Backend Engineering 2 min read

Building a GitHub to Productive Integration with Go

How I built a lightweight Go service that links GitHub repositories to Productive task boards, removing manual sync work for engineering teams.

JO Jerry Ogunniyi
Back
api
dock
go

The problem

Engineering teams at Plank track their work in Productive. Their code lives in GitHub. When a new repository is created, someone manually had to create a corresponding project in Productive and link it. This took time, introduced inconsistency, and occasionally got forgotten entirely.

Why Go

The integration needed to be lightweight, fast to deploy, and easy to containerise. It had no need for an ORM, templating engine, or admin panel. Go compiled to a single binary, handled HTTP easily with the standard library, and produced a Docker image under 15MB. It was the right tool for the job.

The architecture

The service exposes a webhook endpoint that GitHub calls when repository events occur.

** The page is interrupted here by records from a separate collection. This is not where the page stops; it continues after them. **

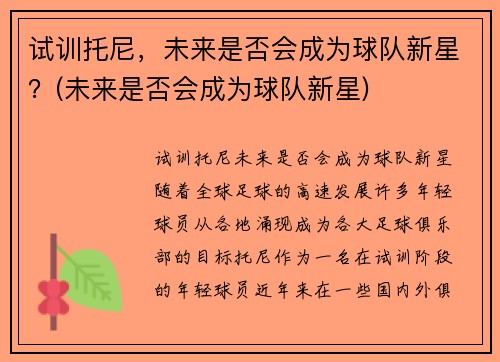 试训托尼，未来是否会成为球队新星？(未来是否会成为球队新星)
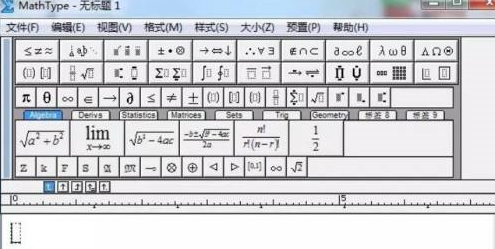 MathType如何插入几何符号？MathType插入几何符号的方法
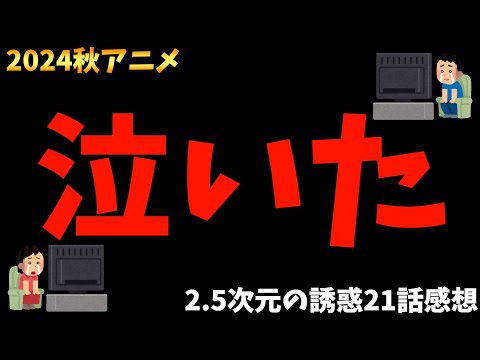 【感動】熱さが心に沁みて大号泣。ヲタクとして学んだことって話【2.5次元の誘惑 / 2024秋アニメ / おすすめアニメ / 21話感想】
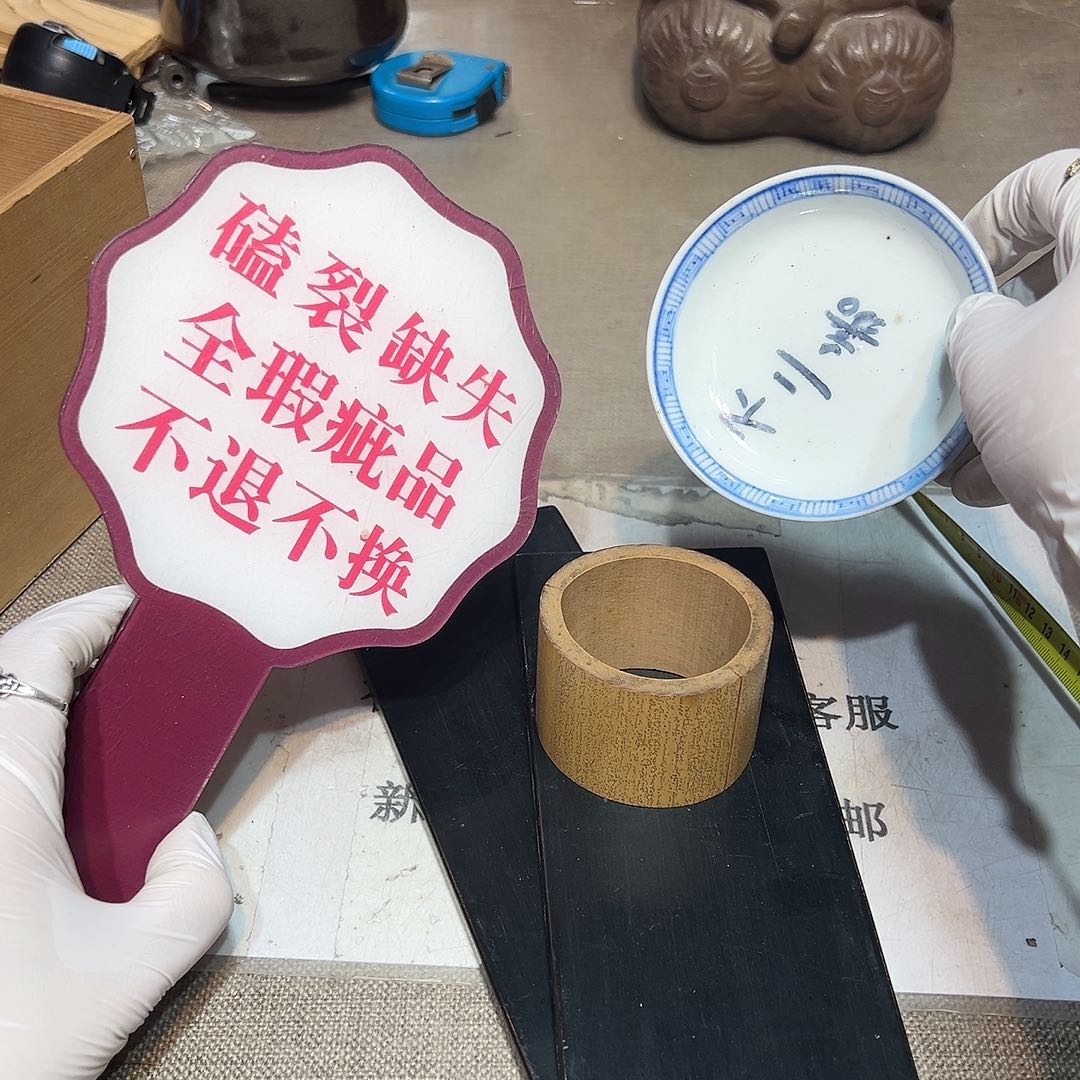 瓷片瓷器满58包邮包邮包邮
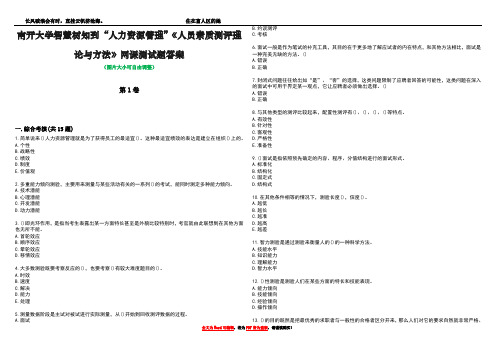 南开大学智慧树知到“人力资源管理”《人员素质测评理论与方法》网课测试题答案5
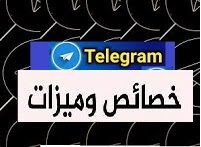 10 مميزات رائعة في Telegram Messenger يجب أن تعرفها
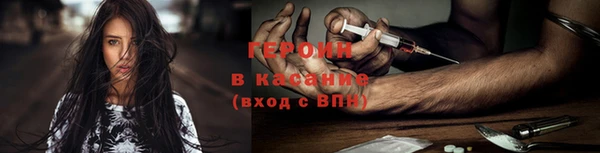 стафф Богданович
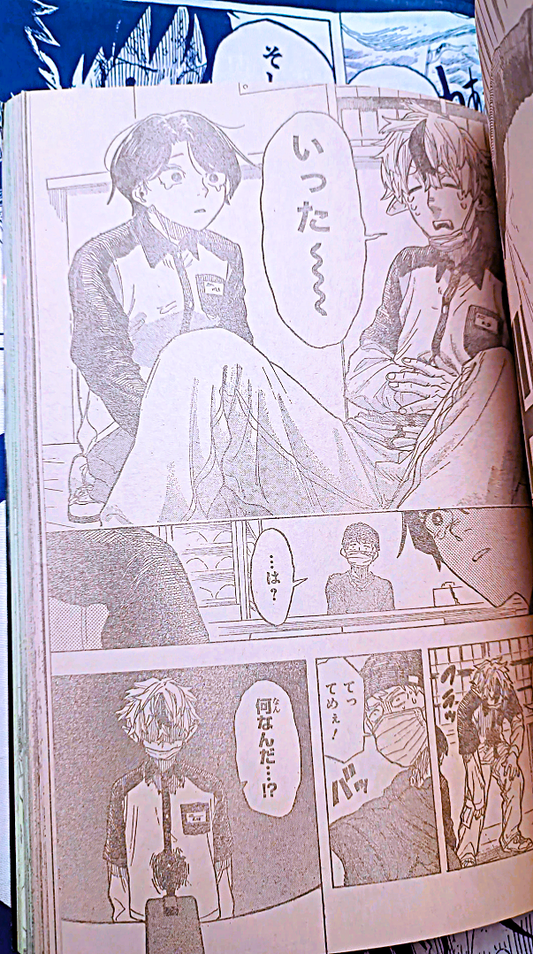 WEEKLY SHŌNEN JUMP ★ MAGAZINE // SHUEISHA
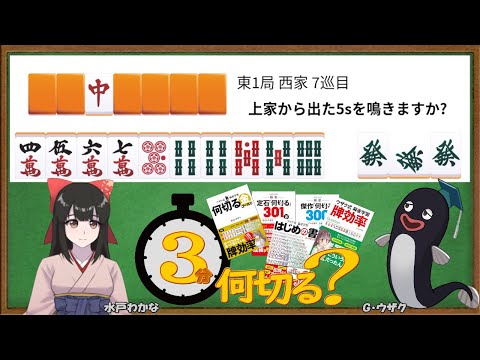 【麻雀教室/水曜日担当】3分麻雀何切る講座withウザク先生 #93【初心者から上級者まで】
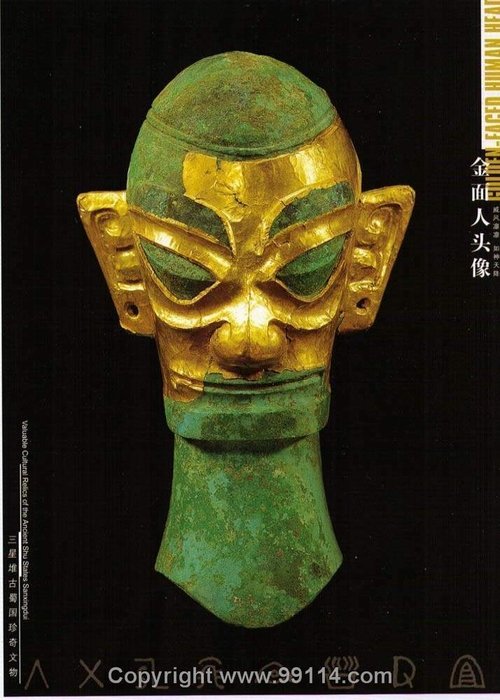 再探三星堆 海报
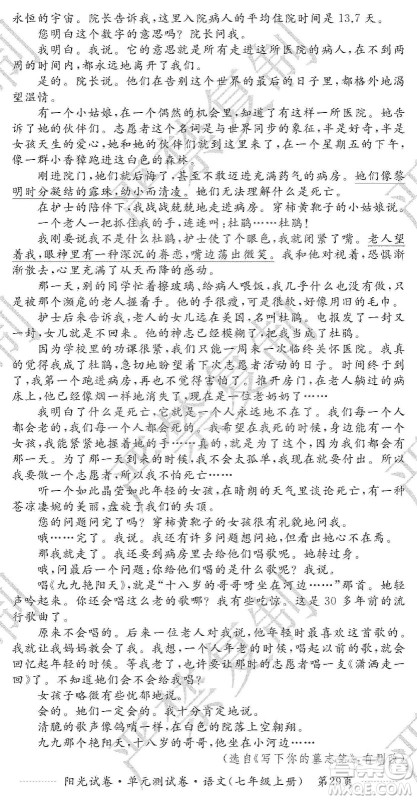 江西高校出版社2019阳光试卷单元测试卷七年级语文上册人教版答案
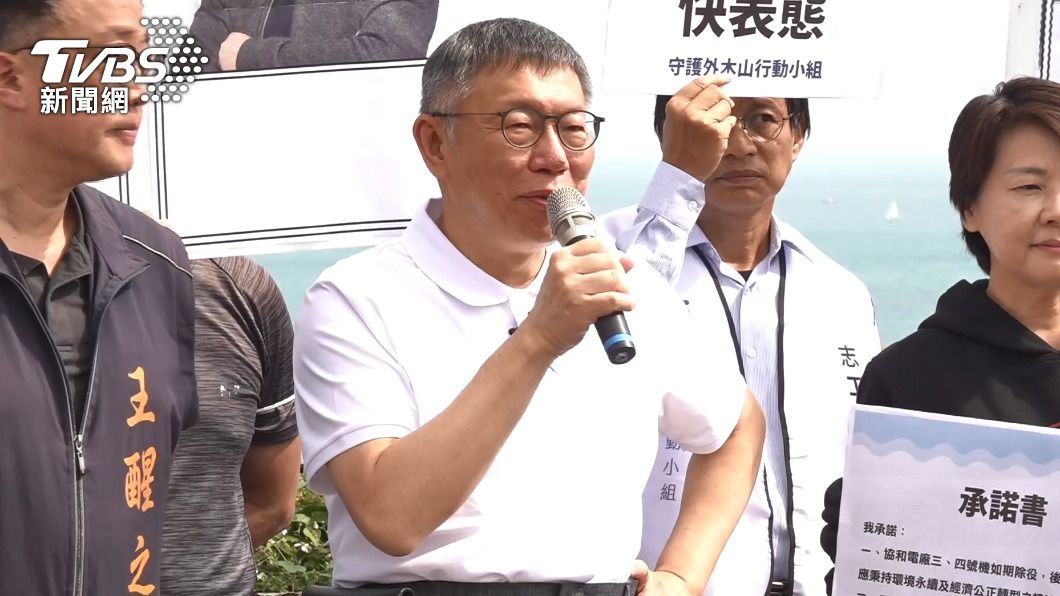 柯文哲以攝護腺癌喻兩岸「硬挖死得快」　泌尿科醫學會回應了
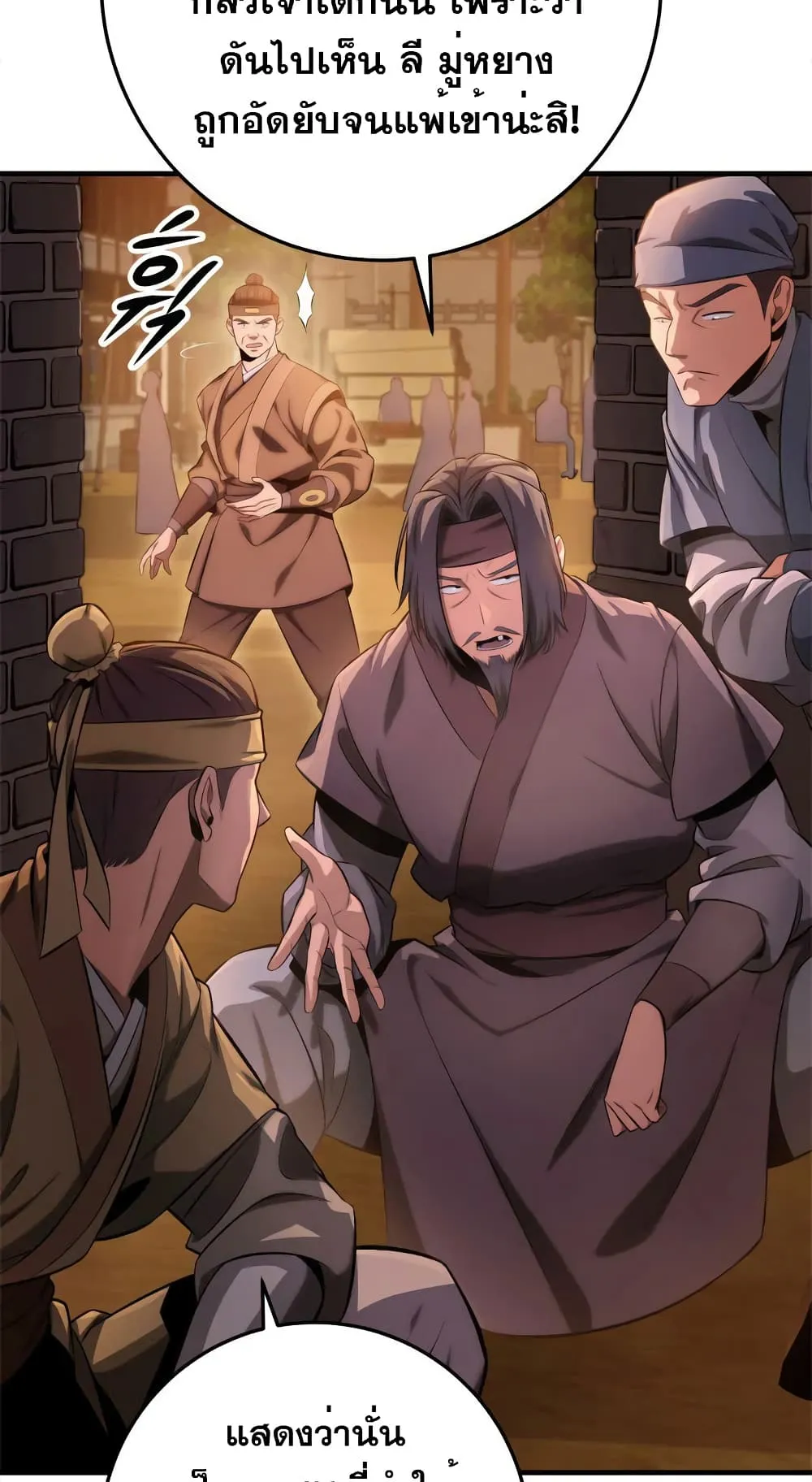 Heavenly Inquisition Sword ตอนที่ 16 หน้า 12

On a repository.created event, it calls the Productive API to create a matching project, then stores the mapping in a small SQLite database. A background goroutine handles retries for failed Productive API calls.

Deployment

The service runs in a Docker container on a DigitalOcean droplet behind Nginx. GitHub delivers webhooks over HTTPS with a shared secret for request verification. The service validates that secret on every incoming request before processing anything.

What I learned

Go's explicit error handling — which feels verbose coming from PHP — is genuinely clarifying in network-heavy code. Every operation that can fail must be handled. There is no silent exception swallowing. After a few weeks I stopped finding it verbose and started finding it reassuring.